[Stored data]
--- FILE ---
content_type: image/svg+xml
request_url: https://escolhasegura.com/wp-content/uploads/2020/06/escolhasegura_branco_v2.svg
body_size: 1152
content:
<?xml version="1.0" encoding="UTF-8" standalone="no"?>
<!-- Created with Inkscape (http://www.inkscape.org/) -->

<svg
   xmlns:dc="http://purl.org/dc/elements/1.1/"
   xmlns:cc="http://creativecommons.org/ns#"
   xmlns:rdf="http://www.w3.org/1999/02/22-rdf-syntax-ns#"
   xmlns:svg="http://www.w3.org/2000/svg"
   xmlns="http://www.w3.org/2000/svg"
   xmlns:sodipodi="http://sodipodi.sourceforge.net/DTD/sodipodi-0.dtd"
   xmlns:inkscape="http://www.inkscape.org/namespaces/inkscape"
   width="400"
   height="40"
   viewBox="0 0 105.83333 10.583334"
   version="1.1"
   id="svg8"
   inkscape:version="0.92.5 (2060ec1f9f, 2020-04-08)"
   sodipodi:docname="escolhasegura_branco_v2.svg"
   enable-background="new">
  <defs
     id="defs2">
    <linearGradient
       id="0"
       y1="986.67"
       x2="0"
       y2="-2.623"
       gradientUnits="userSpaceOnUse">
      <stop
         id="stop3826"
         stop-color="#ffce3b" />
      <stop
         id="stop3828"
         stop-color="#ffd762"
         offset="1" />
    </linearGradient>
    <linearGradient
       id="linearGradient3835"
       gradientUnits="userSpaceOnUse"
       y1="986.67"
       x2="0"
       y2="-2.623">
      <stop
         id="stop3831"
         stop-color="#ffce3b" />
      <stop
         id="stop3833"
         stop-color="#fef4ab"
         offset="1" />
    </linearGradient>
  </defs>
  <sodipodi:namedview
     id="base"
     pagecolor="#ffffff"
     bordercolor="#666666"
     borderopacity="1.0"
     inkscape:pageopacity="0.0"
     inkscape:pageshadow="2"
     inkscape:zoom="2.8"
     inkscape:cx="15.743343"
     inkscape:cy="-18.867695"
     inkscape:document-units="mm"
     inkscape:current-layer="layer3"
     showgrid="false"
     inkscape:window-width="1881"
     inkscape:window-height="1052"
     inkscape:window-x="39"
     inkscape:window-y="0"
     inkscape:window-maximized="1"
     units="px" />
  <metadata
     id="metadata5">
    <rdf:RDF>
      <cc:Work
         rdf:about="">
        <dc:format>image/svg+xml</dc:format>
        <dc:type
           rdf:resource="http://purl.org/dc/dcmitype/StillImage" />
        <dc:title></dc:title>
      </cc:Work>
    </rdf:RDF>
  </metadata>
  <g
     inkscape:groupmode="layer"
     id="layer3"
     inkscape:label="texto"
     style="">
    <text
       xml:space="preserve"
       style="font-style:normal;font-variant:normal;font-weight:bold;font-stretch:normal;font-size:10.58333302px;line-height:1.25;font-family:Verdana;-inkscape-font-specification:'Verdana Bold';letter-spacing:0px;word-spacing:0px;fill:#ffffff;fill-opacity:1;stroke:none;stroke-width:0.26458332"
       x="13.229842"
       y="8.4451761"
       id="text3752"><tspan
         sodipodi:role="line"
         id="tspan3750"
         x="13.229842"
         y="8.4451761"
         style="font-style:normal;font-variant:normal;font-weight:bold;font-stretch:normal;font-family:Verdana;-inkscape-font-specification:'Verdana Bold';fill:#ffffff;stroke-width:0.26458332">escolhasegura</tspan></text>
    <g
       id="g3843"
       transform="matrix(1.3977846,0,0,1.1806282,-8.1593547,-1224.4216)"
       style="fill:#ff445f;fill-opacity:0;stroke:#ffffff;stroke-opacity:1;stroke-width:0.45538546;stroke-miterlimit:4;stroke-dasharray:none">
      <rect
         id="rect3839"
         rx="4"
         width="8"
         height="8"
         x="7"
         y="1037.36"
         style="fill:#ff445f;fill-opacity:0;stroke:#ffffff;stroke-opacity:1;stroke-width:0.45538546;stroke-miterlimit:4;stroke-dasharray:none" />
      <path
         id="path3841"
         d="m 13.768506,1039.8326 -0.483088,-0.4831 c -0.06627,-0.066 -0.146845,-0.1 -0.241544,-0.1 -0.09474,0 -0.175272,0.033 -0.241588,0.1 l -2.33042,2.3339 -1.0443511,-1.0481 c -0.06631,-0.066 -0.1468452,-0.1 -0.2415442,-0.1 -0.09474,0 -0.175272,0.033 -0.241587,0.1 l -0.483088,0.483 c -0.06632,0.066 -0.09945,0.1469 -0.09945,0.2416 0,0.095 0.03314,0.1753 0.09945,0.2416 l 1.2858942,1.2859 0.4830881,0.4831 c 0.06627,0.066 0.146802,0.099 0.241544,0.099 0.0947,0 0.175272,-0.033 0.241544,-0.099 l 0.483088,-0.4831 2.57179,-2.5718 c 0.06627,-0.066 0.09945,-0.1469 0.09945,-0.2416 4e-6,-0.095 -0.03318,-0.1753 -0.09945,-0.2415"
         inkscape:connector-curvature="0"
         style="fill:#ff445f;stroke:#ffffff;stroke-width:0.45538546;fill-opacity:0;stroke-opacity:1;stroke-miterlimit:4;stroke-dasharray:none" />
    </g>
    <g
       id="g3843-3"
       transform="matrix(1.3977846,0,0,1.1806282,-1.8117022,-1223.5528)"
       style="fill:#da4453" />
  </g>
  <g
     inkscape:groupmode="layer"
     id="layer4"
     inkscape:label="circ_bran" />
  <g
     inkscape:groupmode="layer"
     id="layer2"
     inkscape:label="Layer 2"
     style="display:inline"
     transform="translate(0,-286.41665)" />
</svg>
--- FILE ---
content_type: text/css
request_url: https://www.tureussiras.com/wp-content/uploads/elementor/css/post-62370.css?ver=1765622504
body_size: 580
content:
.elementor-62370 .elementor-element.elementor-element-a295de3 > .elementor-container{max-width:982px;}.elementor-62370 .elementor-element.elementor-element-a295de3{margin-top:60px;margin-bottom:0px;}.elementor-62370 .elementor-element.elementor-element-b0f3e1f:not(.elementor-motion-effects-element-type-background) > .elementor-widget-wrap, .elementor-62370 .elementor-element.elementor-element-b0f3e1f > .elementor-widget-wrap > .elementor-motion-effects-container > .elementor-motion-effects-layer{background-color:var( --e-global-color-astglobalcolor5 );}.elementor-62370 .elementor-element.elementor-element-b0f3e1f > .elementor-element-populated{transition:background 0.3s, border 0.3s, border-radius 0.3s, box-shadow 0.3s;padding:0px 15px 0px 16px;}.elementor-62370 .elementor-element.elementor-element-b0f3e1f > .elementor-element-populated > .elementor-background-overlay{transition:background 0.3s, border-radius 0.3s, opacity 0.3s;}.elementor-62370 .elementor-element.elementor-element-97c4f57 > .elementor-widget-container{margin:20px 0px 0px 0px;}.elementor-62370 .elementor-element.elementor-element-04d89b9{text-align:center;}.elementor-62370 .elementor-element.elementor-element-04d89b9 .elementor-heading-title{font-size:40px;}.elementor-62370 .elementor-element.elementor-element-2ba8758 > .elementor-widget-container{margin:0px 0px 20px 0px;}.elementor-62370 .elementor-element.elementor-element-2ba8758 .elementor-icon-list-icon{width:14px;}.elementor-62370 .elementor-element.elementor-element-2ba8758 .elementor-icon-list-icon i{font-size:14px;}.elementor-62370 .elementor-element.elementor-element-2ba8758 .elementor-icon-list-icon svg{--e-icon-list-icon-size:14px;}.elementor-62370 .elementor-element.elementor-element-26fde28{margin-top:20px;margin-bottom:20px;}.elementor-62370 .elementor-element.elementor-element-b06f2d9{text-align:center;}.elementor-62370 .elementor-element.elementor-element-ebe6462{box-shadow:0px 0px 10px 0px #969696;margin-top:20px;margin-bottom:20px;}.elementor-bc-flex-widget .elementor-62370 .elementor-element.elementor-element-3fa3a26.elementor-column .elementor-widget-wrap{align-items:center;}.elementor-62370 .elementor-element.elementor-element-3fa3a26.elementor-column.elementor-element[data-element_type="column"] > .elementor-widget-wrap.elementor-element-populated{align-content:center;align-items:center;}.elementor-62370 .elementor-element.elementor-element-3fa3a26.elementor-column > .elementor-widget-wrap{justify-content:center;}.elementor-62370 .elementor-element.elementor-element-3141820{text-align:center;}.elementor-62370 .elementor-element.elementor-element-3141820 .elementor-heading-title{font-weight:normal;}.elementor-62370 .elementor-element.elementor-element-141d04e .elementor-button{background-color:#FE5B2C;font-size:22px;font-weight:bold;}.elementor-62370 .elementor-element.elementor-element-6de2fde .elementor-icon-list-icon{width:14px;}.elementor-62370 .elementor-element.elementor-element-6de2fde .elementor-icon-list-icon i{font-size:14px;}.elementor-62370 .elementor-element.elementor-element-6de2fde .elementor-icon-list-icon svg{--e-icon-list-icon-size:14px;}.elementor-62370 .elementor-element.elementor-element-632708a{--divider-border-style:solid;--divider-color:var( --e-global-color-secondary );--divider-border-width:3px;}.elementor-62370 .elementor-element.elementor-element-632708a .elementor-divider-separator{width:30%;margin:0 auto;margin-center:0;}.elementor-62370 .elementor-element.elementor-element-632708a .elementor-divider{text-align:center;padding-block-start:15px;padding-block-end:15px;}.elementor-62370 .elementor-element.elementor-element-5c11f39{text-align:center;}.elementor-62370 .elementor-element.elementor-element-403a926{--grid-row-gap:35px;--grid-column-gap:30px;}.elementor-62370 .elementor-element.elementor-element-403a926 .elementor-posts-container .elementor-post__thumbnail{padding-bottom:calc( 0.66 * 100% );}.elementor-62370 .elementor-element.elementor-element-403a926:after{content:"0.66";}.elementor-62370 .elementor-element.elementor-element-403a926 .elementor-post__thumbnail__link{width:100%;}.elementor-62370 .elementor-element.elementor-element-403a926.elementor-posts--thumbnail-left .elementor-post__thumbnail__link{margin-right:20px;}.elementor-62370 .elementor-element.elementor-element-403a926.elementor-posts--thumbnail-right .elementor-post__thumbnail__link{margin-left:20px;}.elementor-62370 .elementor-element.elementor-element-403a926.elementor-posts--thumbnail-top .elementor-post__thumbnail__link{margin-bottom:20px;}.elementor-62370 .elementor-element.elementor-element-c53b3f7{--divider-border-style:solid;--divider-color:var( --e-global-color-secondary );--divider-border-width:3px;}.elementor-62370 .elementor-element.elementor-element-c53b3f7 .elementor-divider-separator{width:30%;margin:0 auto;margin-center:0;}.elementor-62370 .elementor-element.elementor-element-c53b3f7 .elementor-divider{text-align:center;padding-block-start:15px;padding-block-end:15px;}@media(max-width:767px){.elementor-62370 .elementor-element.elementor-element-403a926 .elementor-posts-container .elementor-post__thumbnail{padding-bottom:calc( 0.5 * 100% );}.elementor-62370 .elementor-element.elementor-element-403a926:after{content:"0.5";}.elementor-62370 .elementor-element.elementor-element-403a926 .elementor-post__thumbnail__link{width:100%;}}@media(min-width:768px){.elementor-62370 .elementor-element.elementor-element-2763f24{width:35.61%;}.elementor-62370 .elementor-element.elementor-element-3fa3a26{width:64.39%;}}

REQUIRED ACTION:
Examine the records and report how many lines contain the string "https". Only the number should be given.

OUTPUT BELOW:
2